*WHAT TO DO:*
In the text below about South African wine in the U.S. market, how much in sales did The Urban Grape make at its September 2022 event?

-- START EXTRACT TO READ --

A Slow Burn in the U.S. Market
With greater barriers to entry at the national level, many people are focusing their efforts on independent wine bars and retail shops, where slow—but steady—progress is being made.
When Vine Street Imports started working with South African wine in 2015, they had their work cut out for them. “The first year was, I’m not going to say a struggle, but it was definitely getting people past that conversation of either, one, ‘I don’t need to buy South African wine from you because I get it from whomever else,’ or two, ‘Why would I buy it from you?’” says Meeker. “Year two was when … we started seeing much more consistent successes. I think it was just doing missionary work; It was getting out there, preaching the gospel of South Africa, door to door, account to account, as much as we could.”
At The Urban Grape, an independent wine store that dedicates more than 10 percent of their SKUs to South Africa, “anytime that we turn our focus to South Africa, we get a bump [in sales],” says Douglas. “At our September 2022 event, featuring Tinashe Nyamudoka, Rüdger Van Wyk [of Kara-Tara Wines], Berene Sauls [of Tesselaarsdal Wines], and Ntsiki Biyela [of Aslina], we had $35,000 in sales and over 1,080 bottles sold over six hours and two events. We just have to put it in their glass.”

-- END EXTRACT TO READ --
-- START LISTED RECORDS --

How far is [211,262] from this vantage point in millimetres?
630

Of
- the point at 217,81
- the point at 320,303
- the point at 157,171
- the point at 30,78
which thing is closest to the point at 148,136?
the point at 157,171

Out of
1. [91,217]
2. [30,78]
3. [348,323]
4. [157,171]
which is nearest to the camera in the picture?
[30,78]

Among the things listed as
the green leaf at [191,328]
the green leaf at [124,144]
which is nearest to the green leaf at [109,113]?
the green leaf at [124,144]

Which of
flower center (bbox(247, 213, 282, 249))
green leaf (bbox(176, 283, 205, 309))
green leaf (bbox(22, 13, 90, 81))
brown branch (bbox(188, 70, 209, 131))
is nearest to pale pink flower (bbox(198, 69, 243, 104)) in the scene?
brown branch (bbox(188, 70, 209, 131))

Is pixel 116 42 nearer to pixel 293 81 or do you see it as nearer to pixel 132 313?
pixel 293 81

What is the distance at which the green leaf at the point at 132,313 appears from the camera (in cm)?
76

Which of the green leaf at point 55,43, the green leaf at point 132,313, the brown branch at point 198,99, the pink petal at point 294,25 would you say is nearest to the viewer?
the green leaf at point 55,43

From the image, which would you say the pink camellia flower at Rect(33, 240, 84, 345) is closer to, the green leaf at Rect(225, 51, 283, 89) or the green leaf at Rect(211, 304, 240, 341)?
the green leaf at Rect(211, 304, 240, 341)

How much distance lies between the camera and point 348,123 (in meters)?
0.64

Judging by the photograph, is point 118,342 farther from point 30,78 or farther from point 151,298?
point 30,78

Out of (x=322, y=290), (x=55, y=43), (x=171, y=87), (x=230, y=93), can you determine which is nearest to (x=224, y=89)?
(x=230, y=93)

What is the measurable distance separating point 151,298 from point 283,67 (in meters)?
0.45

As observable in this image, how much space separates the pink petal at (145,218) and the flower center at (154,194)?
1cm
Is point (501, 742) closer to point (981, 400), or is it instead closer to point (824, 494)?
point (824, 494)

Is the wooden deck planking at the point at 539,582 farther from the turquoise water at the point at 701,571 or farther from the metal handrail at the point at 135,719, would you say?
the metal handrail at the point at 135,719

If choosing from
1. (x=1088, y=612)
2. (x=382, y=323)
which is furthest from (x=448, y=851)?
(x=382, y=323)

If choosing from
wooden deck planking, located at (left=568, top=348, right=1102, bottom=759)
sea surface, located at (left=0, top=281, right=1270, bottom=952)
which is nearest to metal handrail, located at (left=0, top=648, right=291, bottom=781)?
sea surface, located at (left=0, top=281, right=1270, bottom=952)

-- END LISTED RECORDS --

*ANSWER TO THE EXERCISE:*
$35,000